* Work order: Return verbatim the portion of the immigration passage below that begins at the words "So, assuming we" and stops after the words "replacing the outflow.".

* Selected passage:
[Start of section]
So, assuming we can actually muster the political will to act, what can we do with the nine million illegals and how can we prevent more from coming? The issue is usually presented as a stark choice — either arrest them all or give them amnesty. Since no one thinks we can, or even should, arrest nine million people en masse, the only remaining choice would seem to be amnesty, whatever fig leaves are used to mask that reality.
A Third Way
Amnesty and mass roundups are not, however, the only choices. There is a third way — squeezing the illegal population so that it declines over time, through attrition. The government estimates that each year, some 400,000 people leave the settled illegal-alien population, either by returning home voluntarily, being deported, or getting a green card. The problem is that 800,000 new illegal aliens settle here each year, more than replacing the outflow.
The enforcement approach we must adopt, then, is clear — put pressure on illegal immigrants so that more of them leave and fewer new ones come, and we will see the illegal population start to decline, allowing the problem, over time, to take care of itself. It would not be unrealistic to expect that a serious enforcement campaign would reduce the illegal population by perhaps two million people within the first year.
[End of section]
* Extracted entries:
[Start of section]
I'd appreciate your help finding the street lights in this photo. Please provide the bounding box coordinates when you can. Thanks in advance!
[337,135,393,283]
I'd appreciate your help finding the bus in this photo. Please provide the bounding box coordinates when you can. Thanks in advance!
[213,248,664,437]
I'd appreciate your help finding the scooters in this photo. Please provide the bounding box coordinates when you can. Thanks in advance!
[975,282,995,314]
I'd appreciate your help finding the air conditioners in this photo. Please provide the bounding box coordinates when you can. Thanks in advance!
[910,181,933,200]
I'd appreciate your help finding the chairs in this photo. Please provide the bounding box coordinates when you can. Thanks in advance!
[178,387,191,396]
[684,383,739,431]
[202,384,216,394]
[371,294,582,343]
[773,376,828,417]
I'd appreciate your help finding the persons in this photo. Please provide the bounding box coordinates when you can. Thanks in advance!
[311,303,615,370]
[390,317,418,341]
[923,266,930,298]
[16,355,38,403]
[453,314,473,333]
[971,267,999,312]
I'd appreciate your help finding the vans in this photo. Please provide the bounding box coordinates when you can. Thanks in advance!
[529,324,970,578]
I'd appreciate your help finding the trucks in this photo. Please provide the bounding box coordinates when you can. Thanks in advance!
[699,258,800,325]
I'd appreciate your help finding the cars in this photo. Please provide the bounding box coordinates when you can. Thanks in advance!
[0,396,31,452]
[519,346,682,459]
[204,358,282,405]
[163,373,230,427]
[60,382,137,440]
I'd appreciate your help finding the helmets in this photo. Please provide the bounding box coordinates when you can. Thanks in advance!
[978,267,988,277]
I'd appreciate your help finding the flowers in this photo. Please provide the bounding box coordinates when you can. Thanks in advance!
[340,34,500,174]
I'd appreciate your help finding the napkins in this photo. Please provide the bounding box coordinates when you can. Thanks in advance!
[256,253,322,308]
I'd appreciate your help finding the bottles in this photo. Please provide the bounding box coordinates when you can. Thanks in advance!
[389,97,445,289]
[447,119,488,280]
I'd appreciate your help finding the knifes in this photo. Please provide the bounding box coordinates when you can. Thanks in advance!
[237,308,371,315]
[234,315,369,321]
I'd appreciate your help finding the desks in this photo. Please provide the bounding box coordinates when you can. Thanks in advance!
[End of section]
* Solution to the problem:
So, assuming we can actually muster the political will to act, what can we do with the nine million illegals and how can we prevent more from coming? The issue is usually presented as a stark choice — either arrest them all or give them amnesty. Since no one thinks we can, or even should, arrest nine million people en masse, the only remaining choice would seem to be amnesty, whatever fig leaves are used to mask that reality.
A Third Way
Amnesty and mass roundups are not, however, the only choices. There is a third way — squeezing the illegal population so that it declines over time, through attrition. The government estimates that each year, some 400,000 people leave the settled illegal-alien population, either by returning home voluntarily, being deported, or getting a green card. The problem is that 800,000 new illegal aliens settle here each year, more than replacing the outflow.